> **Work required**
From the line containing "513 S 49th Ct, Broken Arrow, OK 74014" through the last line of the listing, output each line exactly as it stands. Omit pictures.

> **Input data**
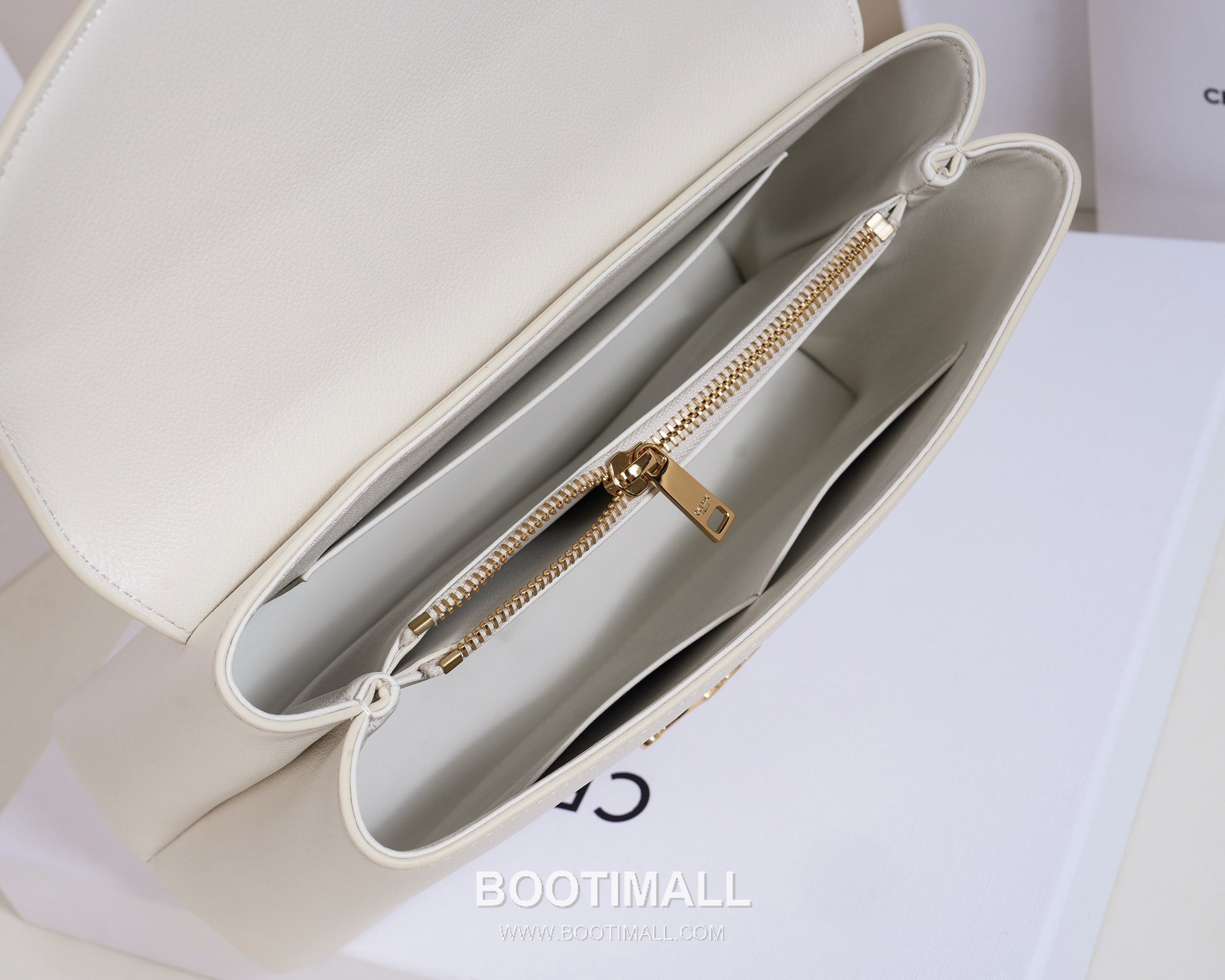 Celine Nino Cowhide Leather Top Handle Crossbody Bag with Triomphe Lock Detail 셀린느 니노 카우하이드 탑핸들 크로스백 트리옹프락 117523 26cm 9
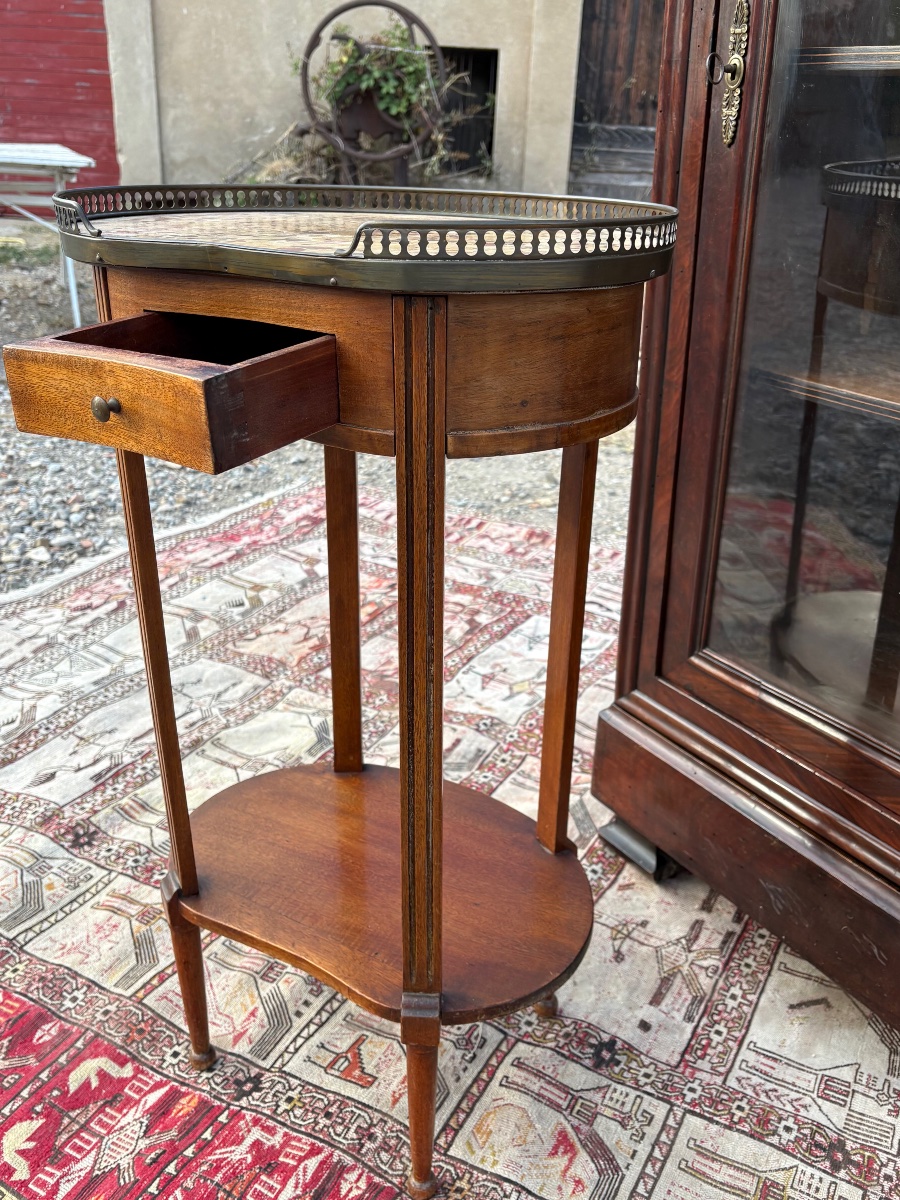 Petit guéridon ovale de style louis XVI en acajou d’époque fin XIXe siècle.-photo-4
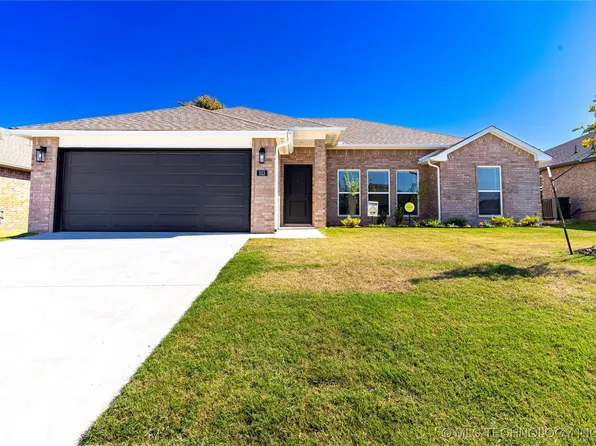 513 S 49th Ct, Broken Arrow, OK 74014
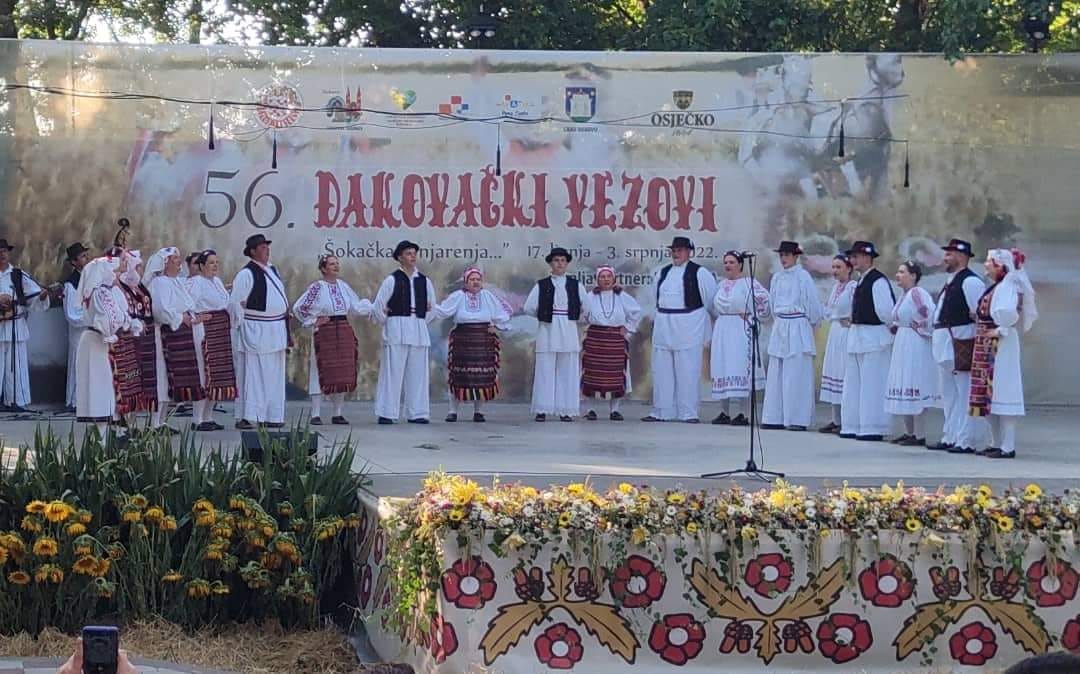 56. ĐAKOVAČKI VEZOVI Prekopakranska tradicija ponovo na đakovačkim ulicama   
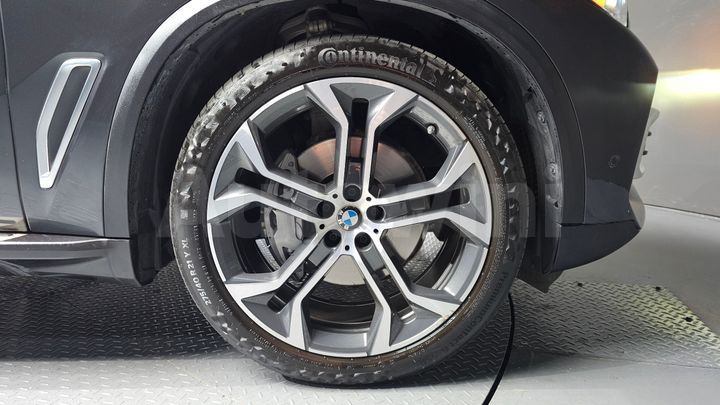 BMW X5 2022 — 5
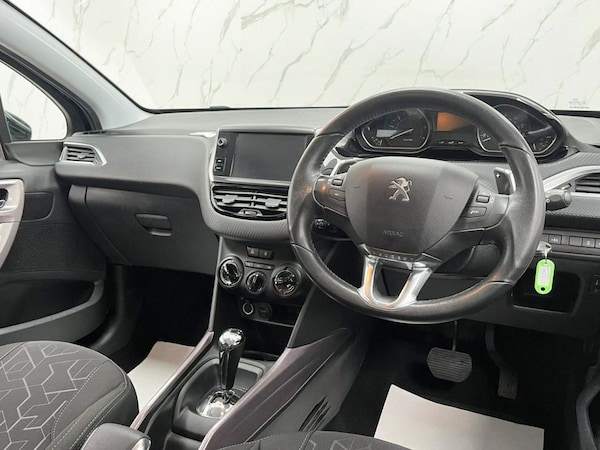 Used Peugeot 2008 2015 for sale - 76185308: Photo 21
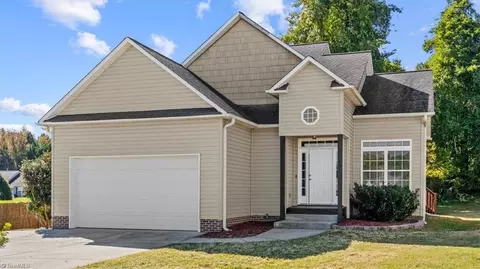 100 Princeton Xing, Thomasville, NC 27360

> **Exercise response**
 513 S 49th Ct, Broken Arrow, OK 74014
 56. ĐAKOVAČKI VEZOVI Prekopakranska tradicija ponovo na đakovačkim ulicama   
 BMW X5 2022 — 5
 Used Peugeot 2008 2015 for sale - 76185308: Photo 21
 100 Princeton Xing, Thomasville, NC 27360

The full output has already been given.